Como boas razões, apresenta-se a folga relaxante dos últimos meses das notícias douradas pela máquina governativa e satélites, ao nível dos números do desemprego, dos sinais de retoma da economia e das promessas de melhoria, que, a par do adormecimento geral, foram criando a ideia na opinião pública de que o caminho seguido fora o único possível. Por outro lado, o que se passou com a Grécia fez mossa na opinião pública; e o tratamento desigual dado pela Comunicação Social, no alinhamento com a vontade governativa, aos indiciados e/ou arguidos ligados à oposição e aos ligados à governança atual.
Do lado da máquina eleitoral da coligação, parece que tudo foi estudado minuciosamente. O Governo aprestou-se a escrutinar as iniciativas socialistas; espreitou o momento oportuno para firmar o acordo de coligação, a que também deu jeito a manutenção do calendário eleitoral persistentemente firmada pelo Presidente da República; apresentou bastante tarde um programa eleitoral de muitas páginas, mas o seu discurso era o da remissão para o Pacto de Estabilidade apresentado à Comissão Europeia; tentou resolver à última da hora, via máquina governativa, alguns dossiês pendentes e prometeu a resolução rápida de outros, mesmo com a adversidade dos lesados do BES ou a da concorrência da UBER; dispôs da palavra oportuna da Comissão Europeia; procedeu ao protelamento da publicação de alguns relatórios cujos dados seriam interessantes para a campanha eleitoral; e sobretudo fez uma campanha eleitoral profissional, tirando partido das virtualidades próprias de cada um dos líderes partidários que conduziam a coligação – campanha a que não faltou o abusivo conforto do crucifixo, a cantoria do “amigos para sempre” e o rebatismo do Cavaquistão para Passistão ou Pafistão (o distrito de Viseu).
No atinente às oposições, assistiu-se a vários fenómenos. Desde logo a pulverização partidária, que alguns saudaram como forte vitalidade da democracia, mas que se esfumou como flor de feno. Depois, cresceu a tendência para a bipolarização em torno do PSD e CDS, que se julgava terem as eleições perdidas, e o PS não refeito do trauma da governação de 2005 a 2011.

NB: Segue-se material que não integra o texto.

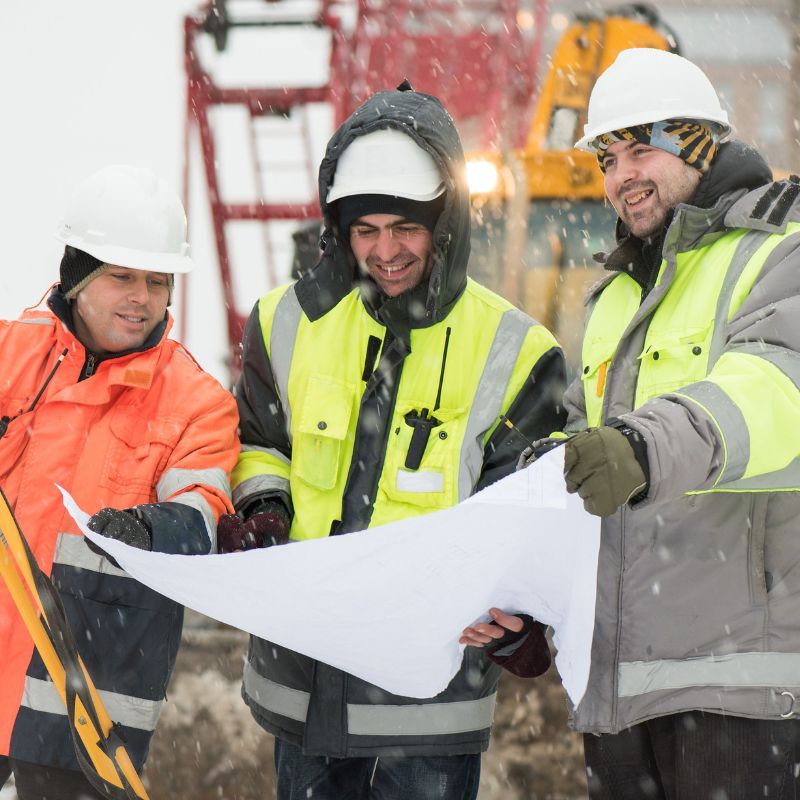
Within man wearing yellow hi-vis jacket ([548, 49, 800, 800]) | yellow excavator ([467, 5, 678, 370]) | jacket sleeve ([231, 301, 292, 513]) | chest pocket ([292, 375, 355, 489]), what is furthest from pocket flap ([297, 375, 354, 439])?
yellow excavator ([467, 5, 678, 370])

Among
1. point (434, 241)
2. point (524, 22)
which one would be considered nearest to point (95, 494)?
point (434, 241)

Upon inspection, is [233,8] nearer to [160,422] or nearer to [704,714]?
[160,422]

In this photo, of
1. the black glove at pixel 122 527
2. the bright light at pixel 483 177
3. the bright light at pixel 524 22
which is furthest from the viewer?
the bright light at pixel 524 22

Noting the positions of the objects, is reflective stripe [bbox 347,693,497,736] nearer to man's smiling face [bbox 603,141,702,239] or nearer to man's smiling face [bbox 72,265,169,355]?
man's smiling face [bbox 72,265,169,355]

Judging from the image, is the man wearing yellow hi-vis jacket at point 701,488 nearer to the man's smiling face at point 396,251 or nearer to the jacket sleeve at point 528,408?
the jacket sleeve at point 528,408

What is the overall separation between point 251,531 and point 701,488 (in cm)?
106

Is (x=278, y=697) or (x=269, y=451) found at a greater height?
(x=269, y=451)

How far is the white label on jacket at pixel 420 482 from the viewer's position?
2.44 meters

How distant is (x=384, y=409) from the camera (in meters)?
2.54

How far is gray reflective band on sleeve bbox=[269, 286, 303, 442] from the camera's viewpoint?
103 inches

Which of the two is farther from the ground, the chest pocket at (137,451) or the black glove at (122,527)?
the chest pocket at (137,451)

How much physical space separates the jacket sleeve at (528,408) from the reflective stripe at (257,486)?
0.49m

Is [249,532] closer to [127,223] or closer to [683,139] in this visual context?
[127,223]

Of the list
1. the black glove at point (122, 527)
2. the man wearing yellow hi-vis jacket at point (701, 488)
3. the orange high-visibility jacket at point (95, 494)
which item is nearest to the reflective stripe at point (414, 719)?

Constituída a coligação PaF (Portugal à Frente), quando os sinais de retoma, ainda tímidos, pareciam estar consolidados, os seus mentores e agentes deram tudo por tudo. Começaram a fingir de morto político, mas a contra-atacar oportunamente, passaram a farpar o adversário maior e a desacreditá-lo. Este, por seu turno, que perdera imenso tempo na resolução da crise interna partidária, olvidando a oposição à política governativa, ainda tinha como prioridade a Câmara da capital e espetou-se nas taxas e taxinhas. Subvalorizou o adversário, geriu mal o caso Sócrates, remetendo-o teimosamente para a esfera exclusiva da justiça e insistiu em querer gerar anacronicamente a partilha da paternidade da vinda da troika. Rodeou-se o líder de pessoas válidas, mas de outro tempo, incluindo uma que acaloradamente disse a plenos pulmões no Parlamento que a sua política não era outra senão a de 2011. O programa, embora embases ditas sólidas, andou de estudo macroeconómico, passando por linhas gerais, a programa eleitoral definitivo, com explicações sucessivas que pouco explicavam. Tarde e a más horas, o líder assumiu corretamente a herança governativa do seu partido e se demarcou do período mais negro da sua governança. Depois, na indefinição de apoio a uma candidatura presidencial concreta, foi bombardeado pelo anúncio de uma candidatura presidencial de tendência.
O líder do PS não esclareceu as questões relacionadas com a Segurança Social, aceitando quase pacificamente a teoria do plafonamento vertical contra plafonamento horizontal da PaF e declarou intempestivamente a inviabilização de um governo minoritário e a não aprovação do 1.º Orçamento do Estado, para depois aceitar governar de acordo com os resultados eleitorais.
O PS pediu a maioria absoluta ou clara para travar a atual política governativa; a coligação pedia o mesmo para que tudo não voltasse ao caos de 2011.
Puseram-se hipóteses curiosas sobre resultados eleitorais: escolha de primeiro-ministro de acordo com o inúmero de votos em detrimento do número de mandatos na Assembleia da República; e convite para formar o governo a líder de partido que tenha perdido as eleições, mas cujo partido tenha mais deputados que o maior partido da coligação. Leram-se de forma inusitada o art.º 187.º da CRP e o art.º 22.º da Lei Eleitoral para a Assembleia da República.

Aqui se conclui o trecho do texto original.